# Wanted front pulley for TO30



## Holz Equipment (Feb 15, 2004)

I need to install a front end loader on a Massey TO30, but have run into a snag. 

We have not been able to locate a crankshaft pulley that is equipped for the adapter that is needed to operate the hydraulic pump for the loader.

I have already checked all the aftermarket companies that I know of, also several salvage yards.

Any & all help would be appreciated.

Frank at Holz


----------



## Live Oak (Dec 22, 2003)

Have you already check with West Kentucky Tractor Parts?


----------



## parts man (Sep 24, 2003)

Frank, that is the Z129 continental engine correct? I think a pulley from a Z134 or Z145 would fit also. I'll check into that and see what I can come up with.


----------



## Holz Equipment (Feb 15, 2004)

Chief, I didn't know of that site, but I just went on it & left a message as to what I needed.

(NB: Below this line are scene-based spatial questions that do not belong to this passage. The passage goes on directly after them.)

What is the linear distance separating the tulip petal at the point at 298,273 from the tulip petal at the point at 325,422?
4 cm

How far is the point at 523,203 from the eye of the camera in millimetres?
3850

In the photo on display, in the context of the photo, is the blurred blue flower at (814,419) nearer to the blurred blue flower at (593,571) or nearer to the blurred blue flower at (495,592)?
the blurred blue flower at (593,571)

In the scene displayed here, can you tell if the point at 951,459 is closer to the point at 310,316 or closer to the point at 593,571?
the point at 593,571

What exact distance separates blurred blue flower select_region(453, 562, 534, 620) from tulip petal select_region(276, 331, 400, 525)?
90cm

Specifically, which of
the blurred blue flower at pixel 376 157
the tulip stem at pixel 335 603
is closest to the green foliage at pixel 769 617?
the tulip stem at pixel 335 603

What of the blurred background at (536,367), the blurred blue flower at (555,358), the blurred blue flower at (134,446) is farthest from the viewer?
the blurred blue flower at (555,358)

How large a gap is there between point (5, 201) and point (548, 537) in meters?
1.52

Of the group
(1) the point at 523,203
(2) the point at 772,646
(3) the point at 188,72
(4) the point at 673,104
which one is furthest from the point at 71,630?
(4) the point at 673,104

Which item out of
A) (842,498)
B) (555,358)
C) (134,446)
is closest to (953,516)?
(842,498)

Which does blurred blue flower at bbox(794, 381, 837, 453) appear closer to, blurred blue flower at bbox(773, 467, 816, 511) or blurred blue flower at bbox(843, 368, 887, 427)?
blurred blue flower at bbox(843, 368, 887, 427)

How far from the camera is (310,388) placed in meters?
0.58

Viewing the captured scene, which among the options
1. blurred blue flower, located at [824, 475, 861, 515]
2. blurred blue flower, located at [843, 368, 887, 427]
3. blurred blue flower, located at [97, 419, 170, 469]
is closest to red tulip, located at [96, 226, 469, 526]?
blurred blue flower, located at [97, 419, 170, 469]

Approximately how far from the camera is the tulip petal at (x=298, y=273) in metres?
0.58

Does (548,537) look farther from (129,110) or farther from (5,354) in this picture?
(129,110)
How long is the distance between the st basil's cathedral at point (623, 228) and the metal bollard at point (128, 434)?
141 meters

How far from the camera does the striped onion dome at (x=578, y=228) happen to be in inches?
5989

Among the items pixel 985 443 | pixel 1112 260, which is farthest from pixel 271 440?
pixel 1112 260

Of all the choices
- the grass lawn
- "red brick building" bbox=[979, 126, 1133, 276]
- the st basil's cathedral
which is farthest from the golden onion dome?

Parts Man, I am like you, I don't know if one of those pulleys would interchange. But I don't think so.

Some times chasseing these parts can drive a man to drink. Yesterday morning we had three tractors in the shop & eleven outside waiting to be worked on, now we are down to only ten outside.

Thanks guys. 

Frank


----------



## parts man (Sep 24, 2003)

Frank, sounds like you are making head-way!


----------



## Live Oak (Dec 22, 2003)

> _Originally posted by Holz Equipment _
> *Chief, I didn't know of that site, but I just went on it & left a message as to what I needed.
> 
> Parts Man, I am like you, I don't know if one of those pulleys would interchange. But I don't think so.
> ...


They were very helpful in finding parts for an old Kubota L245 tractor I had.


----------



## Live Oak (Dec 22, 2003)

Just in case anyone else wanted the link to West Kentucky Tractor Parts, here is the link:

WKYTP


----------



## Live Oak (Dec 22, 2003)

Just checking back with you Frank. Was West KY Tractor Parts able to help you out?


----------



## parts man (Sep 24, 2003)

Frank, I couldn't find any info on intercahnge between Z129 and Z134,,, sorry!


----------



## Holz Equipment (Feb 15, 2004)

Thank's alot guys; I still haven't bee able to locate the correct pulley, I heard from WKYTP today saying that they did't have one, so I guess that we will keep looking.

By the way of the eleven tractors that we had sitting outside Monday waiteing repairs, well we are now down to five. If we are not carefull we might catch up.

Frank at Holz


----------



## parts man (Sep 24, 2003)

Frank, you have to be careful,,, you could work yourself right out of a job!!:lmao:


----------